Give employees the right tools to defend against phishing attacks

August 5, 2020
Mark Begor, CEO of Equifax, testifies during a Senate Homeland Security and Governmental Affairs Subcommittee hearing in March 2019. The committee heard testimony on private sector data breaches, including the Equifax hack. An offshoot of the Equifax case was a series of phishing scams following the original settlement where scammers aimed to trick people into thinking they could collect a $125 payment. (Photo by Mark Wilson/Getty Images)
  • Customize email banners. Generic warnings fade in the background and are easy for attackers to replicate. Instead, make banners highly specific to each given threat and brand with the company logo, which helps users understand what to look for, why it’s a threat and what to do next.
  • Make banners actionable. Highly targeted attacks are difficult for even the best-trained employee to spot. Take banner customization one step further by including relevant context about the sender, such as a common sender suddenly using a new email address. Make banner warnings actionable by including reminders about business policies. For instance, if an email references financial information, include a note that outlines the wire transfer policy, reminding the employee that all financial transactions require two manager-level signatures.
  • Preview suspicious links. Users ignore or bypass generic warnings about suspicious URLs, especially if they are checking email on mobile devices. Instead, leverage URL sandboxing to offer a preview of the destination of any links in a message, ideally as part of the warning so that users can see what the destination page looks like and gain the context they need to make better decisions.
  • Go beyond MFA. Although multifactor authentication improves password-only authentication, it’s cumbersome to implement and disruptive to users. And when breaches reveal personal information, such as phone numbers, MFA becomes increasingly easier to bypass. Consider adding biometric-based technology to validate users based on attributes like unique typing patterns.
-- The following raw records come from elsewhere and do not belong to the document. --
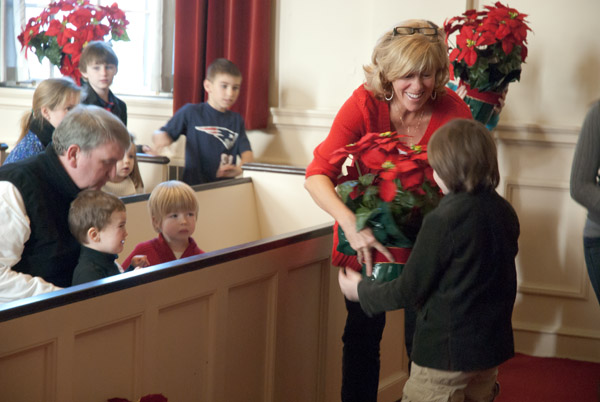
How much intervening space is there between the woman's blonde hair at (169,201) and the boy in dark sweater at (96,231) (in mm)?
592

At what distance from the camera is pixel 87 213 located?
2.54 metres

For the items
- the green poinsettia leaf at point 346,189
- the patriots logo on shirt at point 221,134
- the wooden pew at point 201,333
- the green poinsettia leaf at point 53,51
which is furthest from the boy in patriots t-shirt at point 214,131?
the green poinsettia leaf at point 346,189

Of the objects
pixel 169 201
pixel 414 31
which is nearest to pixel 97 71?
pixel 169 201

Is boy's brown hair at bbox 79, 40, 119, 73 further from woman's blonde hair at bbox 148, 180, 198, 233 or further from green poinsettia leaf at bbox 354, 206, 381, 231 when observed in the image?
green poinsettia leaf at bbox 354, 206, 381, 231

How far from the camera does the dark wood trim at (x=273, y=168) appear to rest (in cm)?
471

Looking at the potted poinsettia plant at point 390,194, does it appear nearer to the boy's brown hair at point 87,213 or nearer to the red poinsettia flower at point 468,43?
the boy's brown hair at point 87,213

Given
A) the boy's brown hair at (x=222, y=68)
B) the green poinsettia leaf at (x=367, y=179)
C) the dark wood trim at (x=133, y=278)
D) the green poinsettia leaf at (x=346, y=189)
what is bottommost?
the dark wood trim at (x=133, y=278)

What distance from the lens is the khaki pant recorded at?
2164 mm

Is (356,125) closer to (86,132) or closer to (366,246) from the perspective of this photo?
(366,246)

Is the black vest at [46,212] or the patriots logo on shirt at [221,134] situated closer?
the black vest at [46,212]

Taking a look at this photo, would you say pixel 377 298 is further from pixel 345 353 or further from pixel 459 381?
pixel 345 353

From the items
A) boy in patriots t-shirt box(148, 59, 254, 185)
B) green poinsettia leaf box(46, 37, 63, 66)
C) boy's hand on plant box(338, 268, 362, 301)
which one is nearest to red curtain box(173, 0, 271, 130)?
boy in patriots t-shirt box(148, 59, 254, 185)

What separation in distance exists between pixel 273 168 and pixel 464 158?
2.80 metres

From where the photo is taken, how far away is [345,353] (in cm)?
276
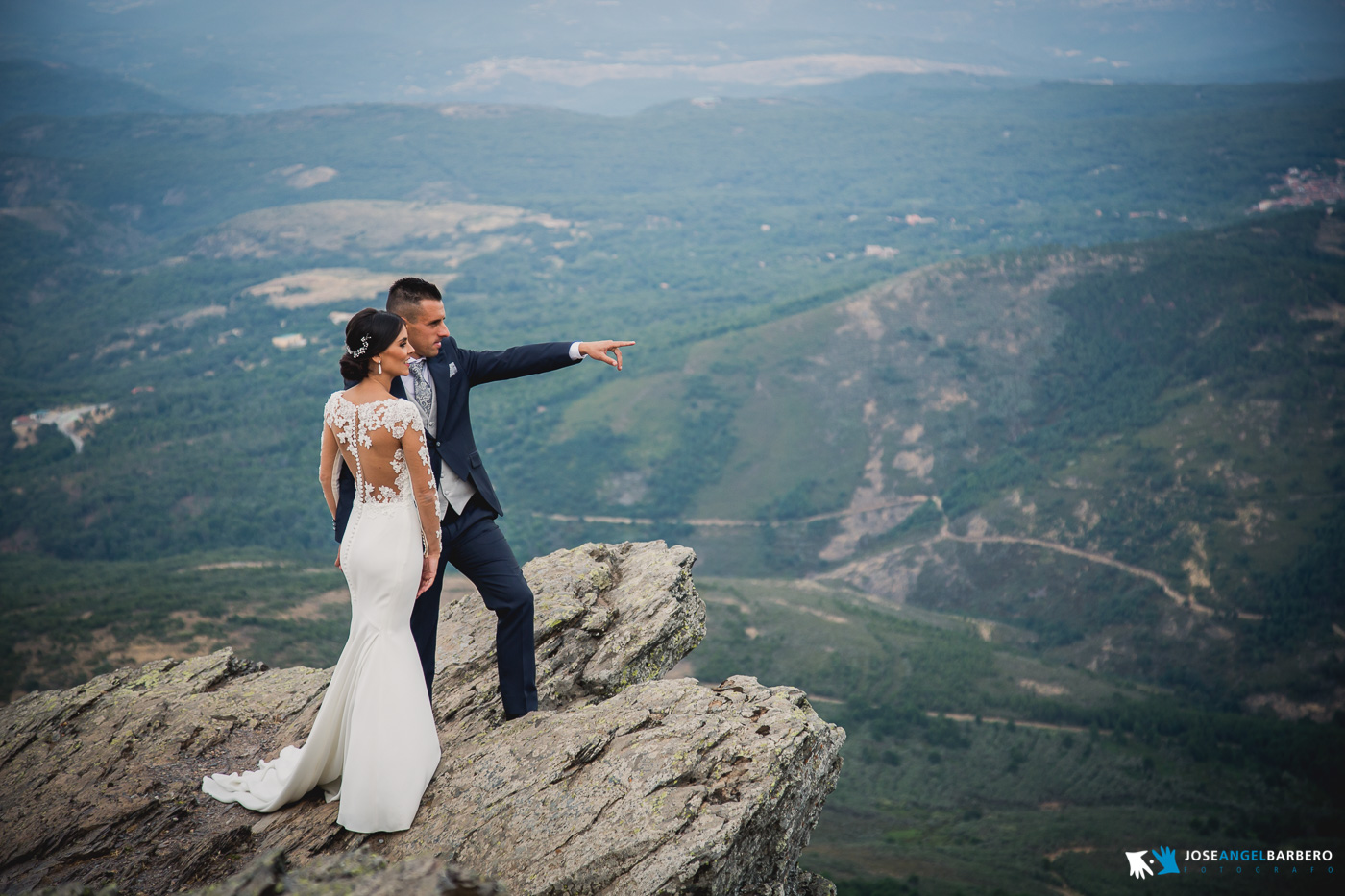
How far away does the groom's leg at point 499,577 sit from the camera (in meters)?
9.80

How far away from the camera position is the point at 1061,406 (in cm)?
14362

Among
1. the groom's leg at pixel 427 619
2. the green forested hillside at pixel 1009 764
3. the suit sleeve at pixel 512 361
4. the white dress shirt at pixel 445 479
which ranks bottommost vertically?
the green forested hillside at pixel 1009 764

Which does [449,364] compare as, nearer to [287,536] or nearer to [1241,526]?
[1241,526]

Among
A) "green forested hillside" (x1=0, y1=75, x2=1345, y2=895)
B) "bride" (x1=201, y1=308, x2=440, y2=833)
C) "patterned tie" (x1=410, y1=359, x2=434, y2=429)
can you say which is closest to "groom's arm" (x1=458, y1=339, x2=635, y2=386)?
"patterned tie" (x1=410, y1=359, x2=434, y2=429)

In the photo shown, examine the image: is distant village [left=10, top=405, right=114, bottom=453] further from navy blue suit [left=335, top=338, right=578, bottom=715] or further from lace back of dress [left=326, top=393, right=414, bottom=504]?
lace back of dress [left=326, top=393, right=414, bottom=504]

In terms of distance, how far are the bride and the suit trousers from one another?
1.51ft

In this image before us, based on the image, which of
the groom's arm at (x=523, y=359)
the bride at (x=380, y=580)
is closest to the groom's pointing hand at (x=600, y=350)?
the groom's arm at (x=523, y=359)

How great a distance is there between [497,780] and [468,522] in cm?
282

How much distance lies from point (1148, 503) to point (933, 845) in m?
71.2

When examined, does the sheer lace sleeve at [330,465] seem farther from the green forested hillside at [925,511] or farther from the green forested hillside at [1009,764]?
the green forested hillside at [925,511]

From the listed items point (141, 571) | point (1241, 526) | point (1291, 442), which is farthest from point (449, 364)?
point (1291, 442)

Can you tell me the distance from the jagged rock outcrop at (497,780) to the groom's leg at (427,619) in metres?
1.18

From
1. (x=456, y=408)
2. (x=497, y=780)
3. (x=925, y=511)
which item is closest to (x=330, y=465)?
(x=456, y=408)

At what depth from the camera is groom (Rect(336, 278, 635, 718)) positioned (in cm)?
953
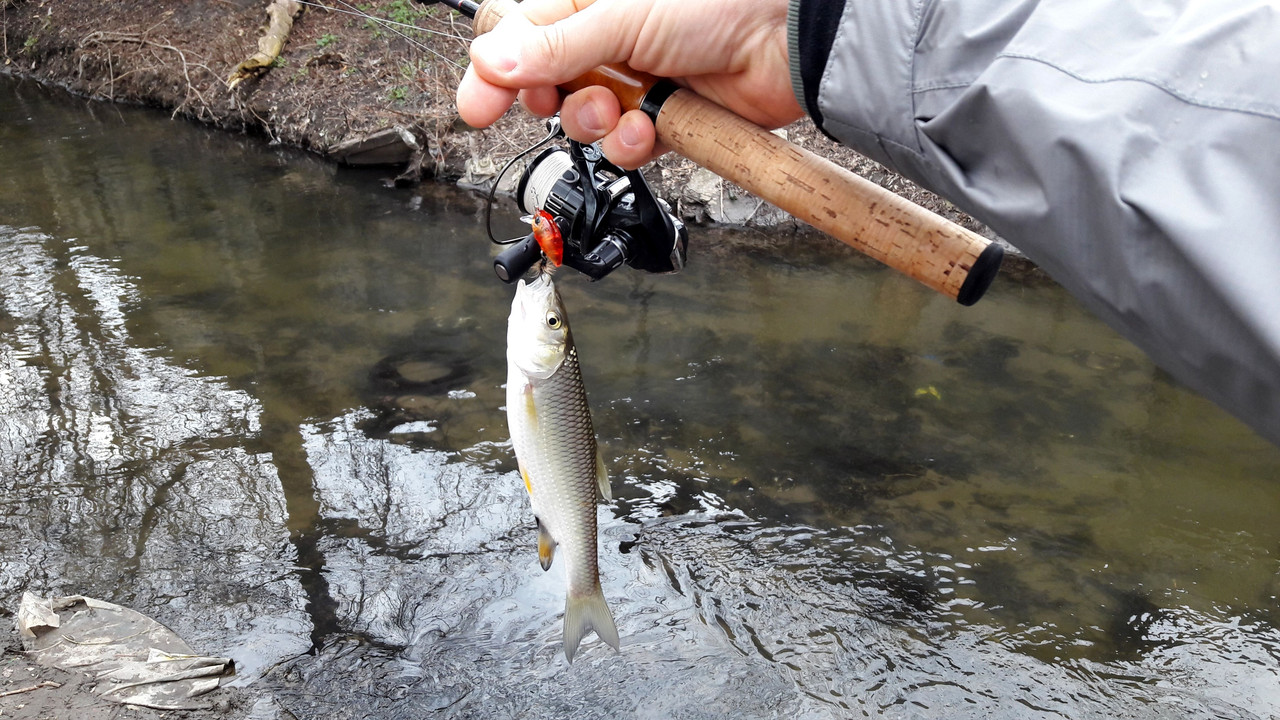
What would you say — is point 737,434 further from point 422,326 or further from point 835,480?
point 422,326

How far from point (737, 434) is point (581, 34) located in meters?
3.16

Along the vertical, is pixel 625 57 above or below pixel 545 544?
above

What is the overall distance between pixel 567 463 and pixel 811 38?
1.25m

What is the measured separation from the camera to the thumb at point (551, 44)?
1953mm

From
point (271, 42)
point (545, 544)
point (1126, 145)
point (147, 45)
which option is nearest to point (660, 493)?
point (545, 544)

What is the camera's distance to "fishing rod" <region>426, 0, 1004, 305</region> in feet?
5.74

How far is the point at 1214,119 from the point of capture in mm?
1035

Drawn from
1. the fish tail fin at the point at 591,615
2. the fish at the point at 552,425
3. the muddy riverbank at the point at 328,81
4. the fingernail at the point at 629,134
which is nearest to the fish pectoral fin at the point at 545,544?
the fish at the point at 552,425

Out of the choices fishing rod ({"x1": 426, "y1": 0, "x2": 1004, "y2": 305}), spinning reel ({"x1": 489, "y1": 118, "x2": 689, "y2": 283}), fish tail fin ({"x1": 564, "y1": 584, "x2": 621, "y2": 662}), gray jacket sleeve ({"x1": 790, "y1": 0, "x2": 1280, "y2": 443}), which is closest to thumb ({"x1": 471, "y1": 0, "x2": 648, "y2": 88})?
fishing rod ({"x1": 426, "y1": 0, "x2": 1004, "y2": 305})

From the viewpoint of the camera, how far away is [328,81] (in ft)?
32.9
Authentication technology that analyzes attributes like unique typing patterns has become more accessible. It’s extremely difficult to replicate, and it allows for authentication that integrates seamlessly with employee workflows. This can prevent highly targeted insider attacks that come from legitimate company email addresses that may have been compromised.
  • Make reporting phish easy. In addition to having integrated phish reporting functionality, also offer a simple stoplight-level analysis of the nuances of any given email, giving employees a way to judge for themselves when emails are suspicious.
  • Incorporate learnings into policy. When employees act as defenders, the security team benefits from having additional knowledge and immediate awareness of emerging threats. A largescale attack may include a link that appears safe and bypasses defenses that rely on binary evaluation based on known threats. But once inside inboxes, the attackers weaponize the link and users are at risk until the threat gets discovered. If link previews and reporting are in place, employees can identify and report threats. The security team can act quickly on this information and roll out a universal policy that automatically removes those threats from their environment.